== Material for this exercise

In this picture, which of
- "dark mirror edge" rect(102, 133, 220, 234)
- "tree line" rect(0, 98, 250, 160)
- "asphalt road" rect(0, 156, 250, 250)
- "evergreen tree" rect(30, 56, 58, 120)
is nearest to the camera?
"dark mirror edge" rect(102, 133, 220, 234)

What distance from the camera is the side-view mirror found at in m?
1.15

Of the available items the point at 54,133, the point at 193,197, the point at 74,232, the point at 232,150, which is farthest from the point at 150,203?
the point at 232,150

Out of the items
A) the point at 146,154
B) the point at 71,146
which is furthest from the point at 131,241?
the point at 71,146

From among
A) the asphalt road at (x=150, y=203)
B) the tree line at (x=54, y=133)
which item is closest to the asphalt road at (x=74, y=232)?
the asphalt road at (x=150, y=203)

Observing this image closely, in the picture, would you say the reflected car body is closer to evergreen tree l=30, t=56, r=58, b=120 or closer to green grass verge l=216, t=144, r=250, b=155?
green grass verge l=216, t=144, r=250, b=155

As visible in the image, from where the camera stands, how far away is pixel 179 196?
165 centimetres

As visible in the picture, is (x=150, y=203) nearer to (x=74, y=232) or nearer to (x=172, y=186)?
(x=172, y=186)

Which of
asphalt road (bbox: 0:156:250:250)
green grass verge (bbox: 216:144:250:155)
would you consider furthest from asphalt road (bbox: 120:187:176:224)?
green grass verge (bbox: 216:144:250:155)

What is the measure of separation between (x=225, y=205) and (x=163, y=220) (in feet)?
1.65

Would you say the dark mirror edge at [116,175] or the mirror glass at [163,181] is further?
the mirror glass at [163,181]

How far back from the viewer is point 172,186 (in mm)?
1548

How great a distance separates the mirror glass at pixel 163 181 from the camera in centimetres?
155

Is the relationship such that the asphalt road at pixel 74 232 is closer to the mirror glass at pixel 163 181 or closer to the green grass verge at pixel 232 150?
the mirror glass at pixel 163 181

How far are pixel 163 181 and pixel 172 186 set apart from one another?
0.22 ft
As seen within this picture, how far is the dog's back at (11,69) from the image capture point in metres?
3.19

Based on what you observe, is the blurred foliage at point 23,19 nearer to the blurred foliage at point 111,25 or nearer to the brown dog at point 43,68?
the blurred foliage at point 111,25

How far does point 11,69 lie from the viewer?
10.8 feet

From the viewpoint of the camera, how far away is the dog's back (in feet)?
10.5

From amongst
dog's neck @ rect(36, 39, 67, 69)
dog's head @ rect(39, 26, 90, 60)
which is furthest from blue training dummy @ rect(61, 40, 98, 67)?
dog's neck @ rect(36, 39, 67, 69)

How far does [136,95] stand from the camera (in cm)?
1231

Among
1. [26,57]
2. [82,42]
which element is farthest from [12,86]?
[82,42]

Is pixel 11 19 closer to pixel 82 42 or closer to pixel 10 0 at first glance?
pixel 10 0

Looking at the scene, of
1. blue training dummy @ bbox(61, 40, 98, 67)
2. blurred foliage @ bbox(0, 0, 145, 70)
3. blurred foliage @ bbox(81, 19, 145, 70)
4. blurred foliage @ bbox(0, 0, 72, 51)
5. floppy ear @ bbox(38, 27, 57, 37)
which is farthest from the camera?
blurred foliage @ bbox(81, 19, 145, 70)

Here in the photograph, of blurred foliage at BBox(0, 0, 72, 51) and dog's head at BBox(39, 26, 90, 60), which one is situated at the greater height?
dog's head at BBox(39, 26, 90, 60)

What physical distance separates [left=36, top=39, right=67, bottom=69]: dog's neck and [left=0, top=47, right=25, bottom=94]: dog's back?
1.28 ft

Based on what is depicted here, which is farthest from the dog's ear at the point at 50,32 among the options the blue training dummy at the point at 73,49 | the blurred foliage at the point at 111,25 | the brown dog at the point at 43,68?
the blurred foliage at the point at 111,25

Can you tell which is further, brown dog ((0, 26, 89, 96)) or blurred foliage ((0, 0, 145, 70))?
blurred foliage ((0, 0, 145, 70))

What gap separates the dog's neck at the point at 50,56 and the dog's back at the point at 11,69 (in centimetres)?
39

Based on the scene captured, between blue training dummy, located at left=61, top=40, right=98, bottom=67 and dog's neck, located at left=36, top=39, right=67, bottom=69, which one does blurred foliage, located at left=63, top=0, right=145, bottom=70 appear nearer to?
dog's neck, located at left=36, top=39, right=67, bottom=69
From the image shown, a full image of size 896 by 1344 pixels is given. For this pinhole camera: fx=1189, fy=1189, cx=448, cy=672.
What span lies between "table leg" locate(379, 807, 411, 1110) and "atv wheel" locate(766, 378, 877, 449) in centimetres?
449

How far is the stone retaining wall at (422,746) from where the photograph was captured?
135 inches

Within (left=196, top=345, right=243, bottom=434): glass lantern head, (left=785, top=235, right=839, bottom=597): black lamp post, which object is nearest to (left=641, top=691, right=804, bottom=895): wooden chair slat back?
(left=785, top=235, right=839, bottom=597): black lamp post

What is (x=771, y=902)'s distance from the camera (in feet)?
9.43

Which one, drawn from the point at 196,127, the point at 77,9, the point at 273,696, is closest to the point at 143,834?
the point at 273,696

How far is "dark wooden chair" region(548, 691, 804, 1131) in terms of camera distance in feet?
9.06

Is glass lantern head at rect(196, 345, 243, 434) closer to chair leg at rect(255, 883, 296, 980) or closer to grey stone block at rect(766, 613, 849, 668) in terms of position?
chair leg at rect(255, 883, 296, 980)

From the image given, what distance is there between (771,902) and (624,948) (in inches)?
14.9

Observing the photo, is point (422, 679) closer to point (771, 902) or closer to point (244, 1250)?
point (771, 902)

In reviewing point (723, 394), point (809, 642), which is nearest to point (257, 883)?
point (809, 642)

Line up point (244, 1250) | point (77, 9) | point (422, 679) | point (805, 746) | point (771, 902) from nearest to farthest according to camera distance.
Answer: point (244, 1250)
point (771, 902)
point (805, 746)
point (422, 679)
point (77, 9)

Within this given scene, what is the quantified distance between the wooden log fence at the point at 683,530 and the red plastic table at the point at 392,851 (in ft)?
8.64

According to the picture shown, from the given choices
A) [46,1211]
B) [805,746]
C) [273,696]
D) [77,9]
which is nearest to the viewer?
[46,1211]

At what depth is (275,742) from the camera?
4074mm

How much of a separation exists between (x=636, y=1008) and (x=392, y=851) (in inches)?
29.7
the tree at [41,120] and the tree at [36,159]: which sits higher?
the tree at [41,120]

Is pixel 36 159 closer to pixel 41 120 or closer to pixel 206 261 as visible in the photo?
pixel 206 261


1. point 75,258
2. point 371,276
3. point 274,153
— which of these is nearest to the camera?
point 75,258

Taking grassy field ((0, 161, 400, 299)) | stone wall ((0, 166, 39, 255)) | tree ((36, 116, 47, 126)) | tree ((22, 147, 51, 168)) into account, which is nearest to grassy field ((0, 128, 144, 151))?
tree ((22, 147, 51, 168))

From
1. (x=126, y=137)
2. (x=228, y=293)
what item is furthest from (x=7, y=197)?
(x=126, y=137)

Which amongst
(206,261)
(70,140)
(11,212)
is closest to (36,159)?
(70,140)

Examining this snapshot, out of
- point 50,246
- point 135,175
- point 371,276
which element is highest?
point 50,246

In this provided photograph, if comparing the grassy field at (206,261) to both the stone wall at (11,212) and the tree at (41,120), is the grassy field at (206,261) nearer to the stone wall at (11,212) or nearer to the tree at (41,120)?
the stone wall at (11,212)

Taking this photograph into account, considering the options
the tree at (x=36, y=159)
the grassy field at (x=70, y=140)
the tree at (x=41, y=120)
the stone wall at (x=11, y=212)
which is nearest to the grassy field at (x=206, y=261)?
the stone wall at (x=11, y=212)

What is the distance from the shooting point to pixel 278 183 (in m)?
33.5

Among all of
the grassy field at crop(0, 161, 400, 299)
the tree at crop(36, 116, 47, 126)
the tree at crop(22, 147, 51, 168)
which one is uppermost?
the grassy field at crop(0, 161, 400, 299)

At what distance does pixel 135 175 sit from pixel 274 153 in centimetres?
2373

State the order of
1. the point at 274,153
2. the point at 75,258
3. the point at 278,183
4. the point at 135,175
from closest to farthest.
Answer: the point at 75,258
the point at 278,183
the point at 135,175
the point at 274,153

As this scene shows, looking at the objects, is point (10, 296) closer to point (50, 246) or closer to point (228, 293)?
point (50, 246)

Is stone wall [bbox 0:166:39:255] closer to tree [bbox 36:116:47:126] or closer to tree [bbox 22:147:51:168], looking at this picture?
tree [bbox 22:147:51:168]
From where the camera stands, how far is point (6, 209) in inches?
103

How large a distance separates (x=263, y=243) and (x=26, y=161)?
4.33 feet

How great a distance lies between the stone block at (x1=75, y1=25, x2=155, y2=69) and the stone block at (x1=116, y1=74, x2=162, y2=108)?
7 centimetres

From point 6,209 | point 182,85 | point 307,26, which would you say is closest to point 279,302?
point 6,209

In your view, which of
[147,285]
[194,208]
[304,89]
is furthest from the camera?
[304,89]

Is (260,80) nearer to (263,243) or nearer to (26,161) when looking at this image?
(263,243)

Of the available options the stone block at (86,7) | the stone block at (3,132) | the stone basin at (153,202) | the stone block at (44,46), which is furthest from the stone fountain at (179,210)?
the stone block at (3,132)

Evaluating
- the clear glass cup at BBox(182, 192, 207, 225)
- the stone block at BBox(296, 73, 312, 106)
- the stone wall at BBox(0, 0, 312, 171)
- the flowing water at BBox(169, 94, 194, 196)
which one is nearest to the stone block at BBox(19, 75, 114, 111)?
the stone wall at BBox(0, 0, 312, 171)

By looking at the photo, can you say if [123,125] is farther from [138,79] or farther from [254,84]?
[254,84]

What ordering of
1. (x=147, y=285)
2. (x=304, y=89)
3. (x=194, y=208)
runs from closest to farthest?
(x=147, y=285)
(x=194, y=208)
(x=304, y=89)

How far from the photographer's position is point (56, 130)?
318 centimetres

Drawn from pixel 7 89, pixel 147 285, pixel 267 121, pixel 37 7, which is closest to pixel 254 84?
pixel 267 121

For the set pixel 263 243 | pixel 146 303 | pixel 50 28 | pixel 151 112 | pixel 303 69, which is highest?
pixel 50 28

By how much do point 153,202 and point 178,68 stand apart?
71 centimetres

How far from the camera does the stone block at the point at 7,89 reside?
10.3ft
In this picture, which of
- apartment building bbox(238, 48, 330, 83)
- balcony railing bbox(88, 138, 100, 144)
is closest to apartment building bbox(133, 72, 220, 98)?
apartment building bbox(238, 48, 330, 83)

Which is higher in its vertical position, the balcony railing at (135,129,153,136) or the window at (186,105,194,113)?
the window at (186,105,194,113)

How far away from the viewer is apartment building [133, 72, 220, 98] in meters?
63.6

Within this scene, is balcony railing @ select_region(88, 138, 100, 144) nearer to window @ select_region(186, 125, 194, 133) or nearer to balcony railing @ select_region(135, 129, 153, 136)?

====

- **Task description**
Pick out each line in the entries above that contains the word "right" and copy those lines.

- **Solution**
What physical distance separates [left=36, top=39, right=67, bottom=69]: dog's neck and [left=0, top=47, right=25, bottom=94]: dog's back?
Based on the scene captured, between blue training dummy, located at left=61, top=40, right=98, bottom=67 and dog's neck, located at left=36, top=39, right=67, bottom=69, which one does blurred foliage, located at left=63, top=0, right=145, bottom=70 appear nearer to?
dog's neck, located at left=36, top=39, right=67, bottom=69
Within (left=196, top=345, right=243, bottom=434): glass lantern head, (left=785, top=235, right=839, bottom=597): black lamp post, which object is nearest to (left=641, top=691, right=804, bottom=895): wooden chair slat back?
(left=785, top=235, right=839, bottom=597): black lamp post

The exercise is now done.